On 23-mei-2007, at 13:47, Gert Doering wrote:

considering that there are 1.4 million businesses in the
Netherlands alone, I'm thinking we can screw this up if we try hard
enough and take enough time to do it.

You missed my point.  My point wasn't "we can afford to give anyone
that comes a /32" - it was "for the number of routes that we can afford, it doesn't make a (big) difference whether it's a /32 or a /40, because
this is not going to use up all the available space anyway".

Ok.

Wouldn't it suck, though, if through some herculian effort, we'd be able to make routing scale, and then we run out of address space?

A good filter catches
everything that's in the routing table by mistake, and allows
everything that's in there by design.

A *good* filter is one that permits exactly what is supposed to be there
(as documented in a routing registry) and nothing else.

That is one thing that you may want to design your filter for, yes.

1. PA assignments are (often) /48s, same thing for PI blocks, so it's
not possible to see the difference between leaked PA deaggregates and PI

Indeed it is, as the RIRs take good care to set aside specific blocks
for special-case prefixes (PI, IXP, ...). It's a bit time- consuming to
always figure out which block is what, but it can be done.

True. But being able to reject leaked PA without having to hunt for special case blocks on the various RIR sites would be better.

Indeed.  If one assumes that those enterprise have nothing better to
do than to deaggregate to /32s.

Experience with IPv4 shows that some people indeed do this. And if you have a /21 for world-wide use, do you really want to receive your traffic for Nigeria in Hong Kong? Or would you want to advertise more specifics in various locations?

1. Make PI blocks a different size than PA end-user assignments. /44
makes sense, this is a good deal bigger than /48 so even fewer people
are going to need more and it's on a nibble boundary for easy DNS
delegation and no need to reserve for growth.
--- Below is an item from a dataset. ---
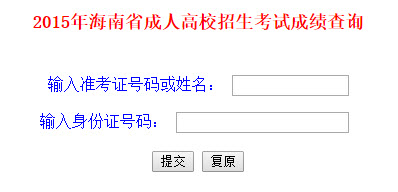 2015年海南成人高考成绩查询入口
Filtering could happen
on /47 which rejects leaked /48s but allows 3 bits for traffic
engineering

See my comment to "1." above - this is a solution in search of a problem :-)
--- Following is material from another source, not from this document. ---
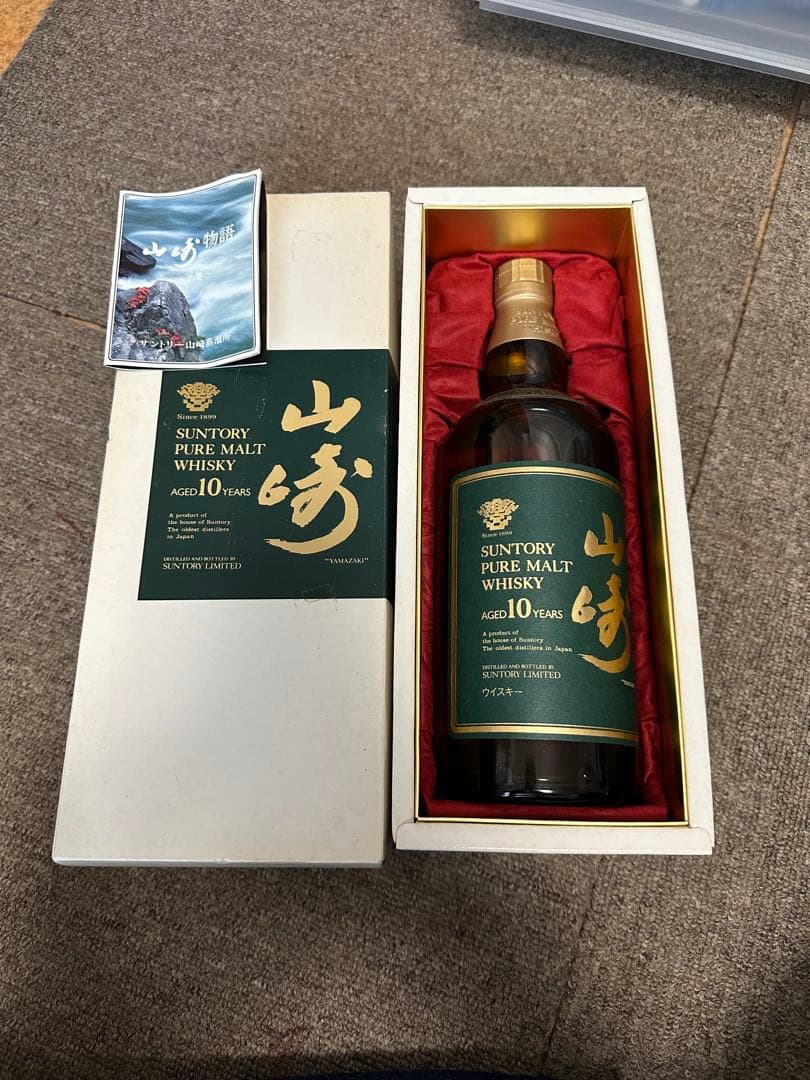 サントリー 山崎10年 ピュアモルトウイスキー 40度 グリーンラベル 750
This would also help with PA multihoming.

Doing this has another drawback: it makes PI more attractive to end sites
than PA ("I can get a bigger address block with PI!!!")

As if you can't get more than a /48 from an ISP... I currently have a /48 for use at home and another /48 for my colocated server.

2. Make all allocations from a given block of address space the same
size, so there would be ranges for /32s allocations, for /28
allocations, /44 assignments, etc.

Given the sheer and overwhelming amount of bigger-than-/32 allocations,
filtering these ranges explicitely is not a seriously big deal.

At least keeping the bigger blocks out of the /32 pool would be a start.